London is the buzzing capital which every career-driven individual and party-lover tends to opt for, but as a global cultural centre, it has become one of the most expensive cities to live in the world. While you may opt for a short-term loan in the event of a financial emergency, you may want to consider saving up a budget by opting to move somewhere cheaper. Here, we’re taking a closer look at whether or not you should move out of London in 2018.
How Expensive Is It To Live In London?
According to Expatistan, a resource for expats looking to move to different countries around the world, London is the 8th most expensive country to live in, in the world, sitting behind the likes of Zurich, New York City, Geneva, Reykjavik and Hamilton, amongst others. The same resource also suggests that the monthly rent for a 900 sqft furnished accommodation in a ‘normal’ area in London is approximately £1,714, and in an ‘expensive’ area, the same sized furnished property’s monthly rent will be approximately £2,386. With living expenses such as rent often being the biggest cut for almost any budget, the price to live in London is obviously very expensive.
UK House Price Growth Could Slow
With the uncertainties of Brexit, experts have forecasted that throughout 2018, the UK house price growth could slow by almost half. With mortgage constraints beginning to occur, and interest rate hikes set to dampen the market even further, the slowdown is likely to impact the market quite severely between 2018 and 2022. If you are a property owner in London, then it may not be the right time to sell up and move out. It’s important not to over-commit to the financial obligations of moving to London, as this could lead you requiring emergency loans to get you out of trouble. It’s important not to forget the costs of moving home, either.

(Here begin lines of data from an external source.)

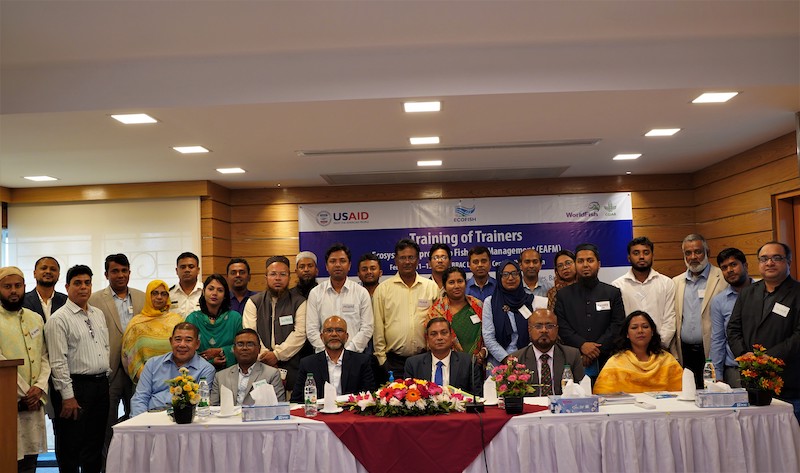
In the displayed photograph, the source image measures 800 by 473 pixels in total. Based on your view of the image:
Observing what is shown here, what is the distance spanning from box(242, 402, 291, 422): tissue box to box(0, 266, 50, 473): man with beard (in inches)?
69.2

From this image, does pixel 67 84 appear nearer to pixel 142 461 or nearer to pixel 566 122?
pixel 142 461

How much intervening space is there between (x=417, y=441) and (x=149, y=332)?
247 centimetres

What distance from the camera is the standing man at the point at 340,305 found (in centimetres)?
515

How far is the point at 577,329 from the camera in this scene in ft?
16.7

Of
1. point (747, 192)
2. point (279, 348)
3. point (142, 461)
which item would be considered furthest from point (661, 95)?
point (142, 461)

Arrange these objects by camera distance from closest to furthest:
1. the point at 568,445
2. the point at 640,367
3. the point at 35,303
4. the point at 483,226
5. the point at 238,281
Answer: the point at 568,445, the point at 640,367, the point at 35,303, the point at 238,281, the point at 483,226

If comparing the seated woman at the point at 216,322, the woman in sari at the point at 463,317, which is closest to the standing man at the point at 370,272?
the woman in sari at the point at 463,317

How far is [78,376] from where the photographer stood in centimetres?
492

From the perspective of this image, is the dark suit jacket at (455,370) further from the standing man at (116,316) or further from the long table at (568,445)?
the standing man at (116,316)

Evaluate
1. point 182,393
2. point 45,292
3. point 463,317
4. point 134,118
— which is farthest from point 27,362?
point 463,317

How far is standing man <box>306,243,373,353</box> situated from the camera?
5148mm

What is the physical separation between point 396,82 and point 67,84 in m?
2.32

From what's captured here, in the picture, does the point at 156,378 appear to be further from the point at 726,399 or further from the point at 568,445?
the point at 726,399

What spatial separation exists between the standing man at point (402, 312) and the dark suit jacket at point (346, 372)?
0.57 m
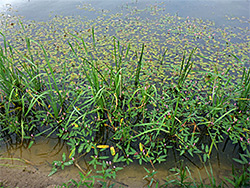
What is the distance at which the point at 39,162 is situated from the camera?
1.88 m

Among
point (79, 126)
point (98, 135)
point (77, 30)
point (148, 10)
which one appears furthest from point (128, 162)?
point (148, 10)

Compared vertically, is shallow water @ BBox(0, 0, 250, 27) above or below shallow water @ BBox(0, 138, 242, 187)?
above

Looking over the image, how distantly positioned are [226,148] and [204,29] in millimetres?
3033

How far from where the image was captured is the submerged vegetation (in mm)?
1895

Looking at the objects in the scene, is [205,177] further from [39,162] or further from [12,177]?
[12,177]

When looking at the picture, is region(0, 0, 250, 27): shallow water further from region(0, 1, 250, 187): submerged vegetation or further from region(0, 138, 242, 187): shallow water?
region(0, 138, 242, 187): shallow water

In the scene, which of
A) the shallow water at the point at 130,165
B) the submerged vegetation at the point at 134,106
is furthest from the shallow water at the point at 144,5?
the shallow water at the point at 130,165

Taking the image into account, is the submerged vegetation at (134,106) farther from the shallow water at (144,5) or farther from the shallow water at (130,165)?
the shallow water at (144,5)

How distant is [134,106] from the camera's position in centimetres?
241

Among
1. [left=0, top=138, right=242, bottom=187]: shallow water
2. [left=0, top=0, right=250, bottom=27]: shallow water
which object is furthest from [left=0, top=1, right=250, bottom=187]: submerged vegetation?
[left=0, top=0, right=250, bottom=27]: shallow water

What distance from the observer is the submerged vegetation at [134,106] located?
1.89m

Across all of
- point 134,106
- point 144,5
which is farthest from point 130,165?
point 144,5

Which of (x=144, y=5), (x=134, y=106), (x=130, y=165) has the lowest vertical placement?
(x=130, y=165)

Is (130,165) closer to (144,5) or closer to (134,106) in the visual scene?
(134,106)
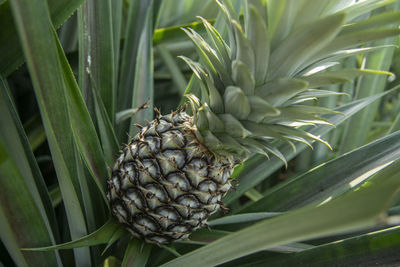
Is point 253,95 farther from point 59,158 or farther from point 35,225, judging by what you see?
point 35,225

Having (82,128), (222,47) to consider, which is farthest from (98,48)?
(222,47)

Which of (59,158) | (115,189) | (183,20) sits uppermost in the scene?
(183,20)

The Impact Of Brexit On London
Interestingly, London remains a key location for business people and expatriates in spite of the uncertainty surrounding Brexit, and a recent report published for London Mayor Sadiq Khan also suggests that London’s economy will not be as severely impacted by Brexit as other areas of the UK will be. Even with a hard Brexit scenario, approximately 500,000 jobs are likely to be lost across the UK by 2030, although this was initially predicted to be up to 950,000 jobs. The capital, however, is likely to perform much better than many other regions in terms of retaining employment opportunities, due to the larger concentration of higher value industries, which will allow them to recover from the economic shock of Brexit much faster. Therefore, some people may consider staying in London throughout 2018, prior to Brexit occurring, in order to remain in a secure position in their role.
Other Key Growth Areas
There are a number of cities across the UK that have grown substantially in the last 12 months or so, with investment being put into infrastructure and job opportunities. Birmingham is a key location that is beginning to grow, with reports back in 2016 suggesting the city could eclipse London as the UK’s number one city. Other key cities which many individuals may consider moving to not only for career opportunities but also to enjoy a lower cost of living include Manchester, Bristol and Liverpool.
London, and the rest of the UK, is facing a number of uncertainties as a result of the political climate, but with key areas across the capital, and other cities in the country performing well economically, there are a number of reasons why people may want to leave or stay in London.